**SUPPLIED DATA**.
• • •

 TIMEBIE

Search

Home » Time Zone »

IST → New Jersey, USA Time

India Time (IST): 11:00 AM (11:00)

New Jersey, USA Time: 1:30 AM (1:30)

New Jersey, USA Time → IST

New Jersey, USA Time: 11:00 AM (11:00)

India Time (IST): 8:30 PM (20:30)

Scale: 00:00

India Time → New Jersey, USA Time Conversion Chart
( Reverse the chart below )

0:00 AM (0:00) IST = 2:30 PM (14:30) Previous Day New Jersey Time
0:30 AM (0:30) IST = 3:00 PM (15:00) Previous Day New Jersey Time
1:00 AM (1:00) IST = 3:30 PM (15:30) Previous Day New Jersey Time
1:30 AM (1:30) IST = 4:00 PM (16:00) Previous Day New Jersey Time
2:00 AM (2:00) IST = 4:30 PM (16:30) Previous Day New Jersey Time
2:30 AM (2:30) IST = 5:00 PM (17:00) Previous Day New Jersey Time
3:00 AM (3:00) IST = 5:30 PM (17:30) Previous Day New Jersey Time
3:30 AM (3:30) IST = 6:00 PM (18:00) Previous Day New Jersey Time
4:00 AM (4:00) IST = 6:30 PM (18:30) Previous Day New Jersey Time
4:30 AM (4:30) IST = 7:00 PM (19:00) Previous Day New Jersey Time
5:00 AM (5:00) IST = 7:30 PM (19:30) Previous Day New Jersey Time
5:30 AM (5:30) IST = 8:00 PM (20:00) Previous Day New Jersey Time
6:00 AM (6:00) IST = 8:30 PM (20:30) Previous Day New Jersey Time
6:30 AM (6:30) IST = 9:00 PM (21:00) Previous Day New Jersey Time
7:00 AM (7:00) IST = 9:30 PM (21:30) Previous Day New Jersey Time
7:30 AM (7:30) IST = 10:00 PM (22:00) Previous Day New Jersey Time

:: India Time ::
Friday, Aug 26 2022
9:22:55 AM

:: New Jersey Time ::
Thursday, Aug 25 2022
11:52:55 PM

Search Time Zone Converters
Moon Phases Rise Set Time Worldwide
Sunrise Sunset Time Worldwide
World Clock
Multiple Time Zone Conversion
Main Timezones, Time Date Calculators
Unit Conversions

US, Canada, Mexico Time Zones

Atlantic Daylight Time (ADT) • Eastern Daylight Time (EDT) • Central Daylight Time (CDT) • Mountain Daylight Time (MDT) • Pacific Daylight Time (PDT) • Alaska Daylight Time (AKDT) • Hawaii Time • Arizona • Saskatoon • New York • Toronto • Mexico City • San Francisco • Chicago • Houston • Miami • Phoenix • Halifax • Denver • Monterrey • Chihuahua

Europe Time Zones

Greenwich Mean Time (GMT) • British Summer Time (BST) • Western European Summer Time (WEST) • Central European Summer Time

• • •

**YOUR TASK**.
Go through the entries above and copy each line holding the string "Central".

**ANSWER FOR THIS EXERCISE**.
Atlantic Daylight Time (ADT) • Eastern Daylight Time (EDT) • Central Daylight Time (CDT) • Mountain Daylight Time (MDT) • Pacific Daylight Time (PDT) • Alaska Daylight Time (AKDT) • Hawaii Time • Arizona • Saskatoon • New York • Toronto • Mexico City • San Francisco • Chicago • Houston • Miami • Phoenix • Halifax • Denver • Monterrey • Chihuahua
Greenwich Mean Time (GMT) • British Summer Time (BST) • Western European Summer Time (WEST) • Central European Summer Time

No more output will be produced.